• [Problem statement]: Transcribe verbatim the text of each row below, omitting the pictures.

----- Input data -----

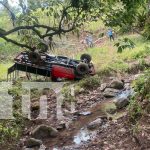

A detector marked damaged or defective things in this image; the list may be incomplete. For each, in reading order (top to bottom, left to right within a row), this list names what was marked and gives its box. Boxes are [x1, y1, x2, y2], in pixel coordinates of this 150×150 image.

overturned red vehicle [7, 51, 95, 81]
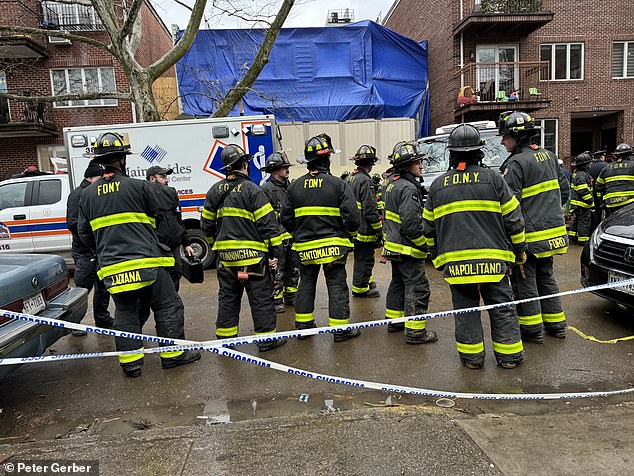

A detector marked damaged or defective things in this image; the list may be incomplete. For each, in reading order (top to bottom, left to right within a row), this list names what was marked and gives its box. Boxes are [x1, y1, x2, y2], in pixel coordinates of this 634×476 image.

shattered windshield [414, 130, 508, 175]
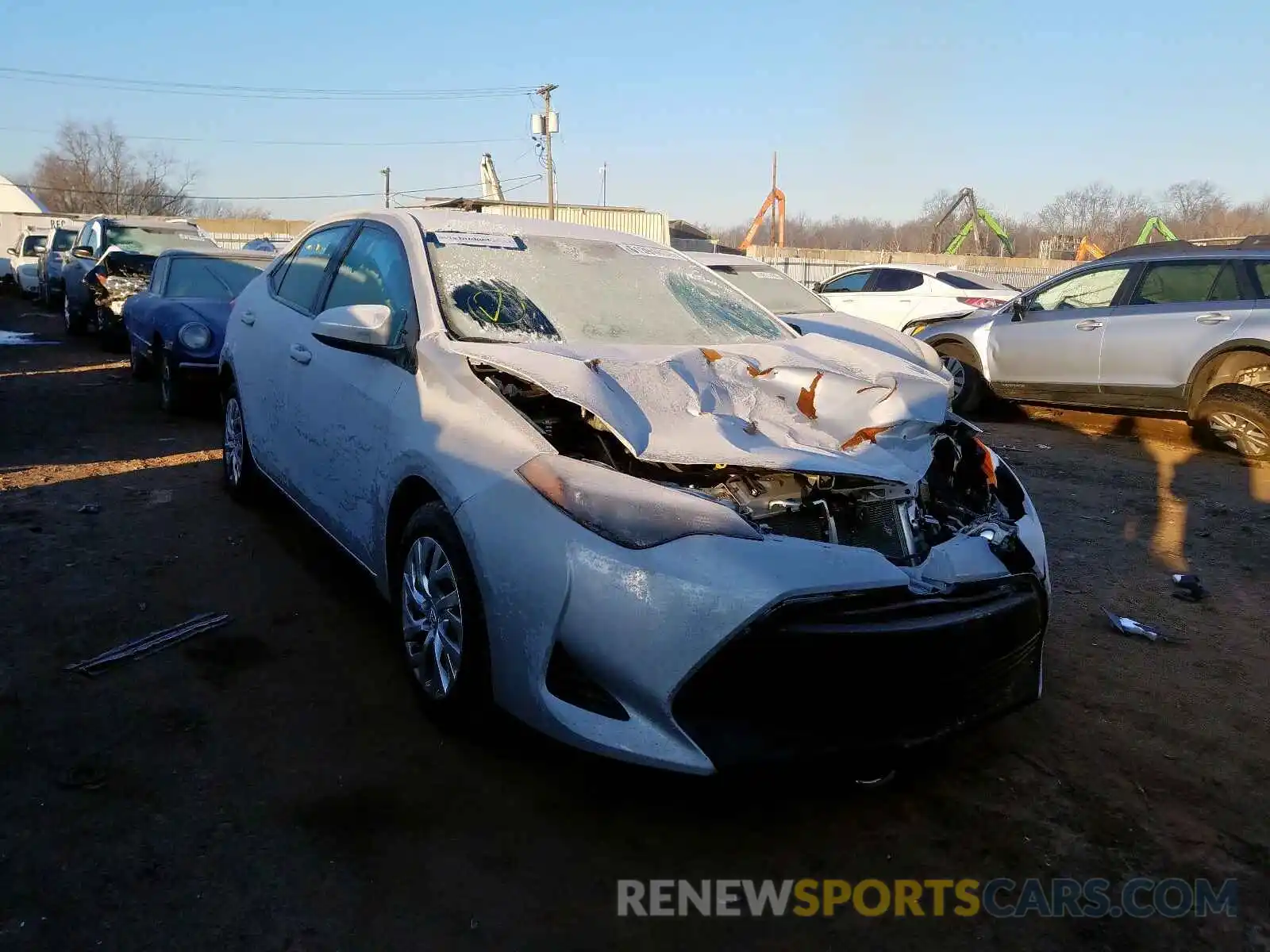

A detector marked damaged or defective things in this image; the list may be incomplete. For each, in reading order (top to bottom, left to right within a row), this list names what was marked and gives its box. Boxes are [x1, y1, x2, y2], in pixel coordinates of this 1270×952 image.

white damaged sedan [218, 208, 1051, 777]
silver suv with cracked windshield [218, 212, 1051, 777]
torn metal panel [441, 332, 949, 485]
crumpled car hood [447, 332, 955, 485]
orange rust on crumpled metal [792, 373, 822, 416]
orange rust on crumpled metal [843, 426, 894, 451]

-----

• [Finished exercise]:
A detector marked damaged or defective things in this image; the list may be incomplete. For each, in reading order (top to bottom, left to right within a row), this list names what was marked and gives its box. Boxes are [x1, y1, x2, y2], in pixel coordinates of this 150×150 image.

overturned red vehicle [7, 51, 95, 81]

A detector marked damaged or defective things in this image; the list may be incomplete. For each, in reading order (top to bottom, left to right within a row), this list names what was marked and gives its box. Boxes are [x1, y1, x2, y2], in pixel coordinates of this 634×476 image.

shattered windshield [414, 130, 508, 175]

A detector marked damaged or defective things in this image; the list may be incomplete. For each, in reading order (top to bottom, left to right within a row), this list names what was marked and gives its box. Boxes are [x1, y1, x2, y2], in pixel coordinates of this 1270×952 image.

white damaged sedan [218, 208, 1051, 777]
silver suv with cracked windshield [218, 212, 1051, 777]
torn metal panel [441, 332, 949, 485]
crumpled car hood [447, 332, 955, 485]
orange rust on crumpled metal [792, 373, 822, 416]
orange rust on crumpled metal [843, 426, 894, 451]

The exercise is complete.